Hadits tersebut kerap di buat
dalil oleh sebagian kalangan untuk membid'ahkan ucapan sayyidina saat
nama Nabi Muhammad di sebut dan di katakan bahwa kata sayyidina tersebut
tidak boleh di ucapkan sebagai panggilan kepada makhluk selain Allah. Pernyataan seperti itu adalah pernyataan batil yang bertentangan dengan al-Qur'an dan Sunnah yang mutawatir.
Dalam al-Qur'an surat Ali
Imran: 39 terdapat kata sayyid yang di sebutkan untuk Nabi Yahya. Surat
Yusuf: 25 terdapat kata sayyid yang di sebutkan untuk al-Aziz (mantan
suami Zalikha', istri Nabiyullah Yusuf) dan dalam surat al-Ahzab: 67
terdapat kata sadatina (jama' dari kata sayyid) untuk pimpinan
orangfi-orang kar.
Sedangkan dalam hadits Rasulallah riwayat al-Bukhari (hadits no: 4712), Muslim (hadits no: 194) dan lain-lain di sebutkan:
اَنَا سَيِّدُ وَلَدِ آدَمَ
"Aku adalah sayyidnya anak Adam"
Dalam al-Bukhari (hadits no: 7204) juga di sebutkan:
إِنَّ ابنِْي هَذَا سَيِّدٌ
"Sungguh anakku (cucu ) ini adalah sayyid"

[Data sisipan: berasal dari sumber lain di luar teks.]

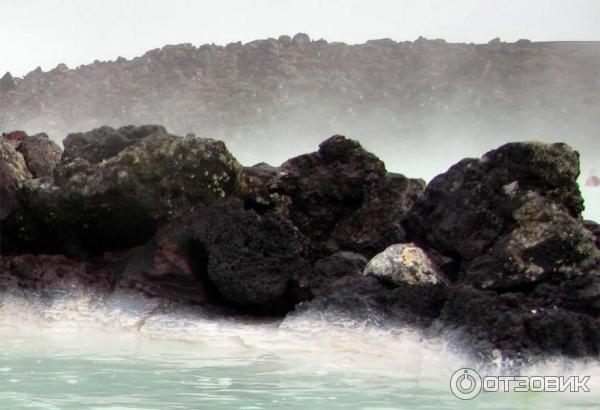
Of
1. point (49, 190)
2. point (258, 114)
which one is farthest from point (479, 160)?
point (258, 114)

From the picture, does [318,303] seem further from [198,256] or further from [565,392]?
[565,392]

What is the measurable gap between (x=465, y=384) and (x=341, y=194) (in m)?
3.62

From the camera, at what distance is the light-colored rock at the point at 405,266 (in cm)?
763

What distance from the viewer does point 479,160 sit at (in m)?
8.24

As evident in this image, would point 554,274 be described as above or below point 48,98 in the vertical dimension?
below

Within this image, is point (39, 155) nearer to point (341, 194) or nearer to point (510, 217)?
point (341, 194)

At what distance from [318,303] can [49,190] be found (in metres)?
3.04

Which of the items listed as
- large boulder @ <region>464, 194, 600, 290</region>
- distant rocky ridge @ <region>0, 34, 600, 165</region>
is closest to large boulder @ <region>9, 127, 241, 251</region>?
large boulder @ <region>464, 194, 600, 290</region>

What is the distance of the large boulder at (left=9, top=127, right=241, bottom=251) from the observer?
27.7ft

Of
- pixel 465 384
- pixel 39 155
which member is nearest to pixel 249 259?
pixel 465 384

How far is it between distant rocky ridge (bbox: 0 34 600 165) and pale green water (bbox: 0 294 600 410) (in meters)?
43.5

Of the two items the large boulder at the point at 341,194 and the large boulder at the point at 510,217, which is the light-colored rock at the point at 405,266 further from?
the large boulder at the point at 341,194

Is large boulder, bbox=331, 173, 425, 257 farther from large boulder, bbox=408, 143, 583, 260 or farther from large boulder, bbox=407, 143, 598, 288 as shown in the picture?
large boulder, bbox=408, 143, 583, 260

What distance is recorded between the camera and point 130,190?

Dan hadits-hadits lain yang
menyebutkan tentang di perbolehkannya menisbatkan kata sayyid kepada
selain Allah, seperti dalam al-Bukhari (hadits no: 6286 dan 3043), Ahmad
(hadits no: 10616), Muslim (hadits no: 2249) dan lain-lain .

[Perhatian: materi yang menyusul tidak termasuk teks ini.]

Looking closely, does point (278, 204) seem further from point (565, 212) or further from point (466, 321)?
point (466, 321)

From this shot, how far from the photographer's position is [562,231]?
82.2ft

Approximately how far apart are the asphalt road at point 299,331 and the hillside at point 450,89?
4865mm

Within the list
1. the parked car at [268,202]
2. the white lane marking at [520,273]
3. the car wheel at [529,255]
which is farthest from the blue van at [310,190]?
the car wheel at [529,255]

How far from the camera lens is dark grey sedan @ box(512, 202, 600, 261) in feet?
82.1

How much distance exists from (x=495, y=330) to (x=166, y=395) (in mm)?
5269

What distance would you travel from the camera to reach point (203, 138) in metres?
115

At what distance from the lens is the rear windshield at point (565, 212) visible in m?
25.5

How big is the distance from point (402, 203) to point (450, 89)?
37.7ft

Lalu bagaimana menjawab hadits
Nabi yang mengatakan bahwa sayyid adalah Allah? Al-Khaththabi memberikan
jawaban bahwasannya derajat siyadah (sayyid) secara haqiqat hanya di
miliki oleh Allah dan semua makhluk adalah hamba-Nya. Akan tetapi Rasulallah
melarang seorang laki-laki menyebut beliau sebagai sayyid yang padahal
Rasulallah sendiri adalah sayyidnya keturunan Adam (Bani Adam) adalah
karena laki-laki tersebut memeluk Islam belum lama dan dia punya
penyangkaan bahwa derajat siyadah sebab pangkat kenabian di anggap sama
seperti siyadah dalam pangkat urusan duniawi, lantaran dia mempunyai
seorang pimpinan yang di agungkan dan di taati perintahnya. Maksud dari
yang di sampaikan al-Khaththabi tersebut adalah supaya laki-laki
tersebut tidak menyamakan menyebut sayyid karena pangkat kenabian dengan
di samakan dengan sayyid dalam urusan pimpinan dunia.
Sedangkan menurut al-Hafizh
al-Ghumari, bahwa kata sayyid menurut bahasa mereka bisa di ucapkan
untuk beberapa arti, bisa untuk makhluk, untuk Allah yang haqiqi, orang
yang tinggi pangkatnya dalam satu kaum, seorang pimpinan yang terhormat,
seorang yang penyabar dan lapang dada yang tidak cepat-cepat marah,
seorang yang dermawan dan mulia atau suami. Dan ketika laki-laki
dalam hadits mengucapkan "engkau adalah sayyid" maka Rasulallah khawatir
jika yang di i'tikadkan adalah sayyid secara haqiqi, yaitu Allah,
lantaran laki-laki tersebut adalah orang yang baru mengenal agama Islam,
kaidah-kaidahnya serta hal-hal yang wajib bagi Allah dan yang boleh.
Maka Rasulallahpun mengingatkannya bahwa sayyid yang haqiqi adalah
Allah.
Adapun hadits tentang pelarangan mengucapkan sayyid untuk Rasulallah di dalam shalat, yaitu:
لاَ تُسَيِِّدُوِنِي فِي الصَّلاَةِ
"Janganlah kalian mengucapkan Sayyid kepadaku di dalam shalat"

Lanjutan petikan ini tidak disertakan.